I also commend the Minister on the introduction of the new anti-fraud initiative. In 2011, the total budget for social welfare is estimated at €20 million, which equates to 39% of gross Government expenditure. It is a mind-blowing statistic. The Department estimates that the level of fraud and error in the system ranges between 2.5% and 4.5% of total annual expenditure, with several specific benefits identified. However, similar patterns occur throughout the Continent. In other words, we are not greatly out of sync in this regard. Most social welfare subsidies which go awry tend to do so due to administrative and customer errors rather than intentional efforts on the part of claimants to defraud the system. I also recognise that the integrity of our national social welfare scheme depends on fairness so that those who have been hit by hard times and need the most get the most. As the net contributors of funds, the taxpayers are demanding the best possible stewardship of their contributions so that scarce resources go to those who merit them. In that regard I welcomed the inclusion of stronger measures to extend powers to social welfare inspectors to investigate employers' contractors and subcontractors.
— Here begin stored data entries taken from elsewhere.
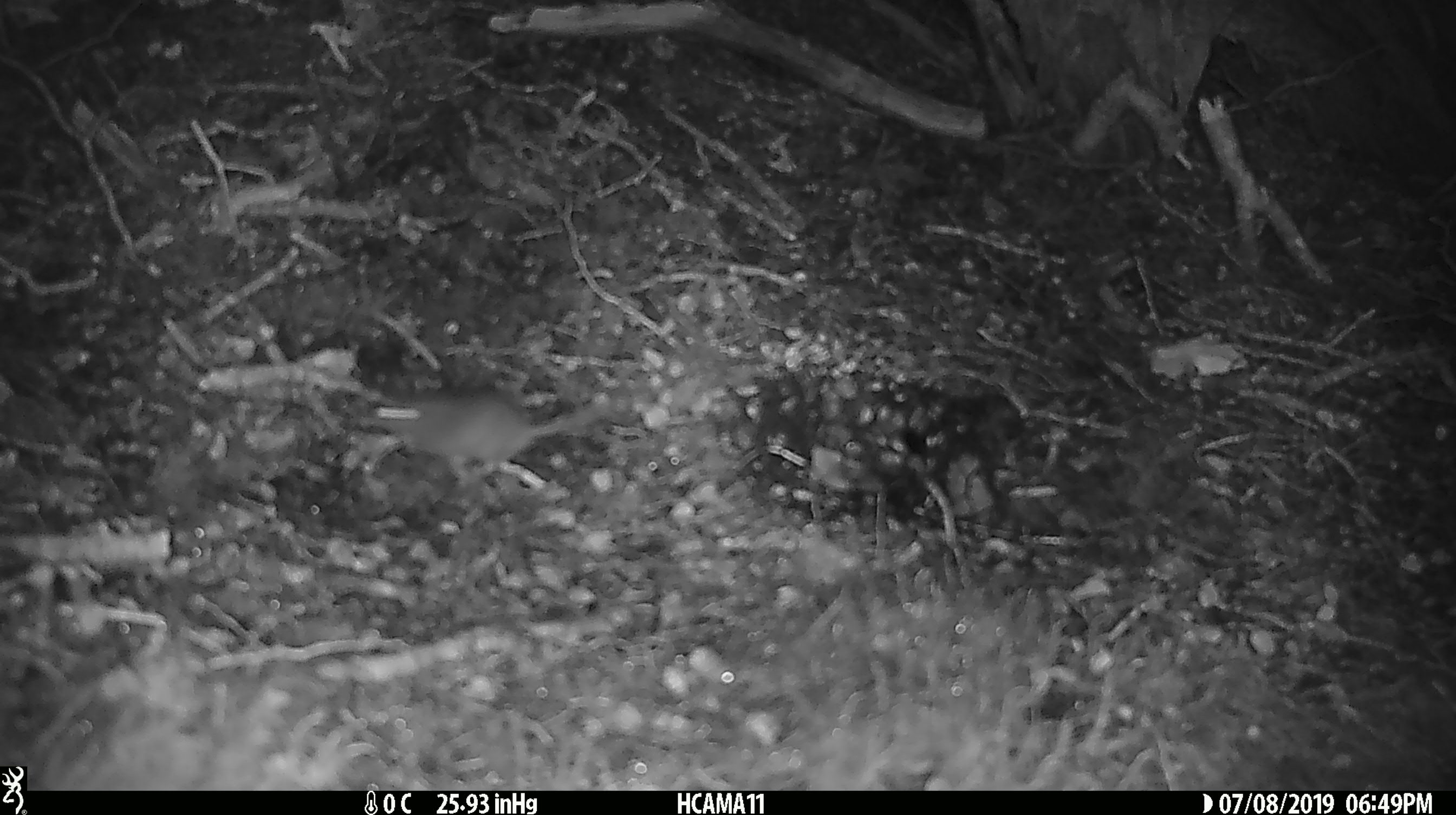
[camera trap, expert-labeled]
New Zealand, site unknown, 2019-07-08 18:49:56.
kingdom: Animalia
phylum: Chordata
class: Mammalia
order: Rodentia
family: Muridae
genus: Mus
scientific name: Mus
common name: mouse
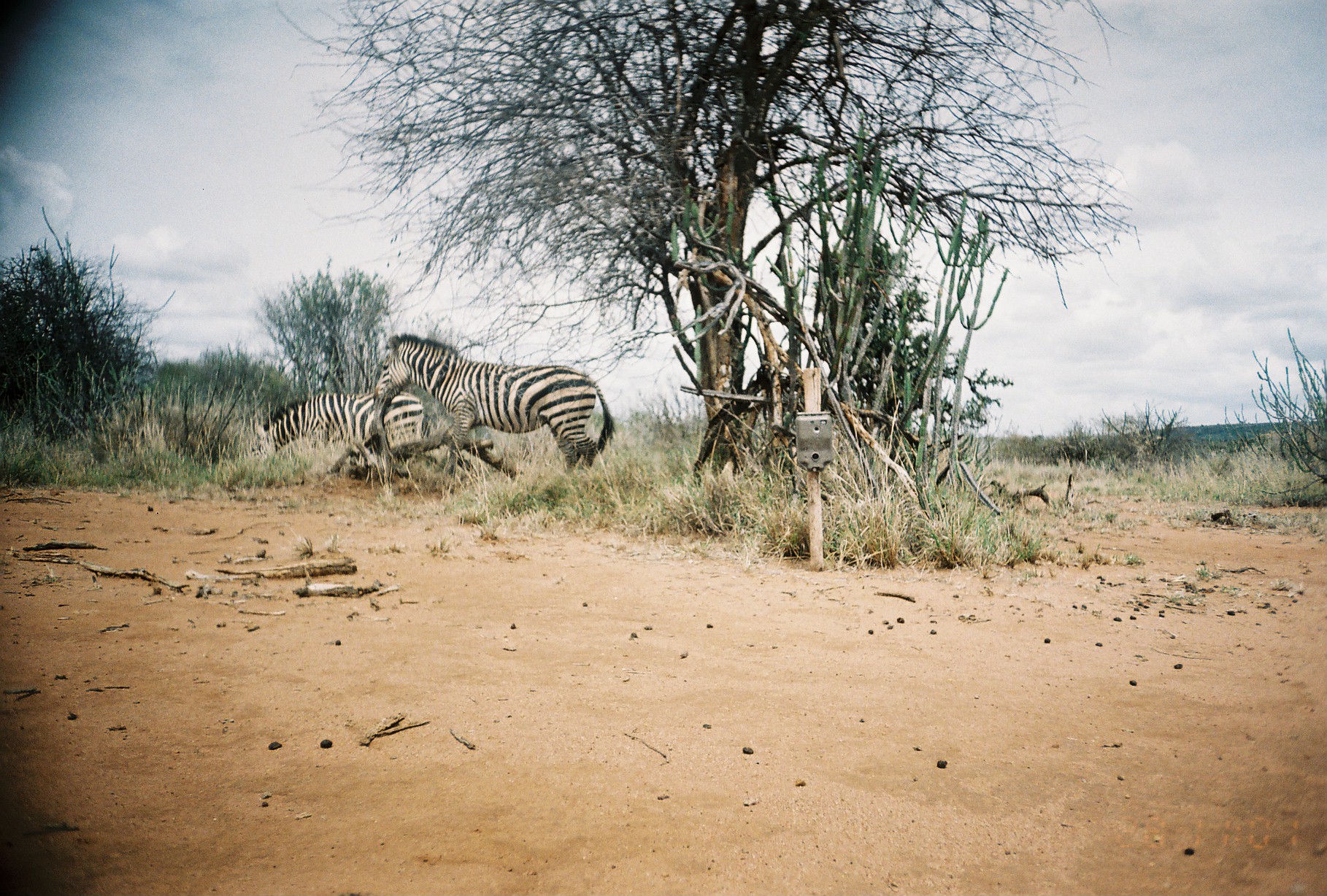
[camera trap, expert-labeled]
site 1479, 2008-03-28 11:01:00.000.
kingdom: Animalia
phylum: Chordata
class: Mammalia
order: Perissodactyla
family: Equidae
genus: Equus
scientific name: Equus quagga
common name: plains zebra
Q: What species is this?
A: Equus quagga (plains zebra).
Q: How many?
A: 2.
I am aware that the Department is fully committed to recovering 100% of overpayments arising as a result of fraud or error. Australia has cross-checking of data with information consistent across all public bodies. However, it has the advantage of having a national database against which to check records which we do not have. The USA has similar schemes and systems in place. I realise the importance of relative cost effectiveness in analysing efficient counter-fraud actions especially given that social welfare represents €20 billion of the €42 billion earned from tax and PRSI. The number of anonymous reports has increased significantly in the past nine months, with more than 12,000 reports made up to the end of September compared with less than 9,000 in the same period in 2010. Advertising campaigns have been launched to combat fraudulent activities in the system. There is an ever-increasing acceptance among the public that they do not want to see the State defrauded.

The Department of Social Protection has recently undergone one of the most profound organisational transitions in the public service with the transfer of the community welfare service into the Department. This combined with the transfer of community and employment services activated under FÁS to the Department is a welcome component of the programme for Government and once completed should provide a more direct and efficient mechanism in providing income maintenance and support to families.

We all recognise the difficulty a person from a disadvantaged area faces. I do not envy the onerous task the Minister faces in trying to stay on course. However, she finds herself in such a situation as a result of what happened in the so-called boom. Where were the audits, and the checks and balances over the past 14 years that allowed the country to get so out of sync? What audits were done on all the houses built? Many of those who are unemployed came from the construction sector. It was a very bad administration that allowed one section of the economy to become a complete bubble and not consider the other sectors. Everybody is talking about jobs and we understand the equation that by getting people back working the social welfare costs reduce.

Since 2002 I carried out an exercise beginning with Spectra Photo Labs in Tralee. From 2002 - I did not look before that - we lost 50 jobs every week. The Minister, Deputy Quinn, tried to raise that matter on numerous occasions in this House during the term of the previous Administration but he was completely ignored.